Due to our consistent, solid, reproducible results, we have enjoyed the indulgence of the Boston law enforcement for this long—but the day may come when they realize what we are, and what we do. If we delay too long (as in this Fall River catastrophe), or fail too much (and greatly did we fail in this particular matter) . . . then the day may come when we are revealed as being too strange for them. They will blame us for the very horrors we seek to solve and remedy. They will cast us out like witches—and that’s if we’re lucky.

But I digress.

Something tells me you’ll stop reading there and begin swearing aloud, calling for Miss Ellen to seek me out and fire me on the spot . . . but you really shouldn’t. After all, I’m about to answer the laundry list of questions you put forth, in the wake of my initial response—wherein you called my research “incomplete” and my notes “full of holes.” Of course it was incomplete and aerated; I was given neither the time nor the support to provide the fuller picture you ostensibly desired. If you actually wanted to see the scope of this thing, you should’ve left me to my own devices.

I have always performed best that way, and you damned well know it.





? ? ?


With regard to Nance O’Neil, actress and woman of dubious moral fiber: No trace has yet been found, and I’d be astonished if that ever changes. I know her manager does not wish to hear my recommendation, but he can get in a very long line, I suppose—because here it is: She ought to be declared dead, and perhaps have a memorial plaque installed upon some theater house, somewhere, if people really cannot let it go.

The girl is gone. Whatever came for her, took her—and won’t likely be persuaded to give her back.

According to the Borden sisters, she’d been ailing for some time before she vanished.
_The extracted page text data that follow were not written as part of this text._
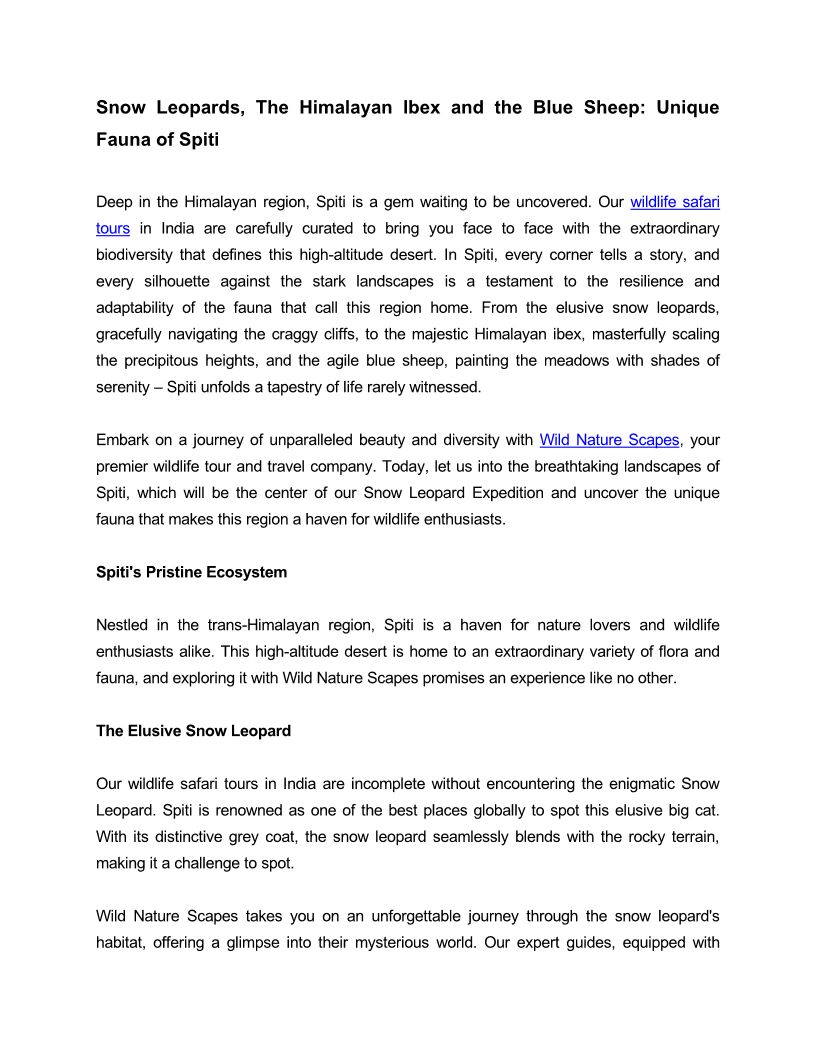 Snow Leopards, The Himalayan Ibex and the Blue Sheep: Unique Fauna of Spiti

Deep in the Himalayan region, Spiti is a gem waiting to be uncovered. Our wildlife safari tours in India are carefully curated to bring you face to face with the extraordinary biodiversity that defines this high-altitude desert. In Spiti, every corner tells a story, and every silhouette against the stark landscapes is a testament to the resilience and adaptability of the fauna that call this region home. From the elusive snow leopards, gracefully navigating the craggy cliffs, to the majestic Himalayan ibex, masterfully scaling the precipitous heights, and the agile blue sheep, painting the meadows with shades of serenity – Spiti unfolds a tapestry of life rarely witnessed.

Embark on a journey of unparalleled beauty and diversity with Wild Nature Scapes, your premier wildlife tour and travel company. Today, let us into the breathtaking landscapes of Spiti, which will be the center of our Snow Leopard Expedition and uncover the unique fauna that makes this region a haven for wildlife enthusiasts.

Spiti's Pristine Ecosystem

Nestled in the trans-Himalayan region, Spiti is a haven for nature lovers and wildlife enthusiasts alike. This high-altitude desert is home to an extraordinary variety of flora and fauna, and exploring it with Wild Nature Scapes promises an experience like no other.

The Elusive Snow Leopard

Our wildlife safari tours in India are incomplete without encountering the enigmatic Snow Leopard. Spiti is renowned as one of the best places globally to spot this elusive big cat. With its distinctive grey coat, the snow leopard seamlessly blends with the rocky terrain, making it a challenge to spot.

Wild Nature Scapes takes you on an unforgettable journey through the snow leopard's habitat, offering a glimpse into their mysterious world. Our expert guides, equipped with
Sleepwalking! That was their feeble explanation, and they had no plans to tell me the truth; that much was clear. And what could I possibly do about it? Argue? Threaten? Hardly a gentleman’s response to the younger Borden’s clear and authentic anguish. Besides, she may not really know. Being a witness to something and fully understanding it are hardly the same thing.

For that matter, it wouldn’t be a chivalrous response to the elder sister, either, though Emma lends the impression that she’s almost glad to be rid of Miss O’Neil. Whatever happened in that house, to that girl, wherever she’s gone . . . Emma knows as much of the answer as anyone (however little that may be), but she’ll speak of it no sooner than Lizzie.

Regardless of this bond of silence, Emma has no further interest in remaining in her sister’s care. When last I spoke with her, she was in the process of moving out . . . undertaking the endeavor despite (or because of) a precipitous decline in her already meager strength. Apparently, she’s made arrangements for herself at a health care facility in Providence. She offered no explanation for this, and Lizzie declined to supplement my understanding beyond a vague suggestion that Emma required more intensive care than she could provide at Maplecroft.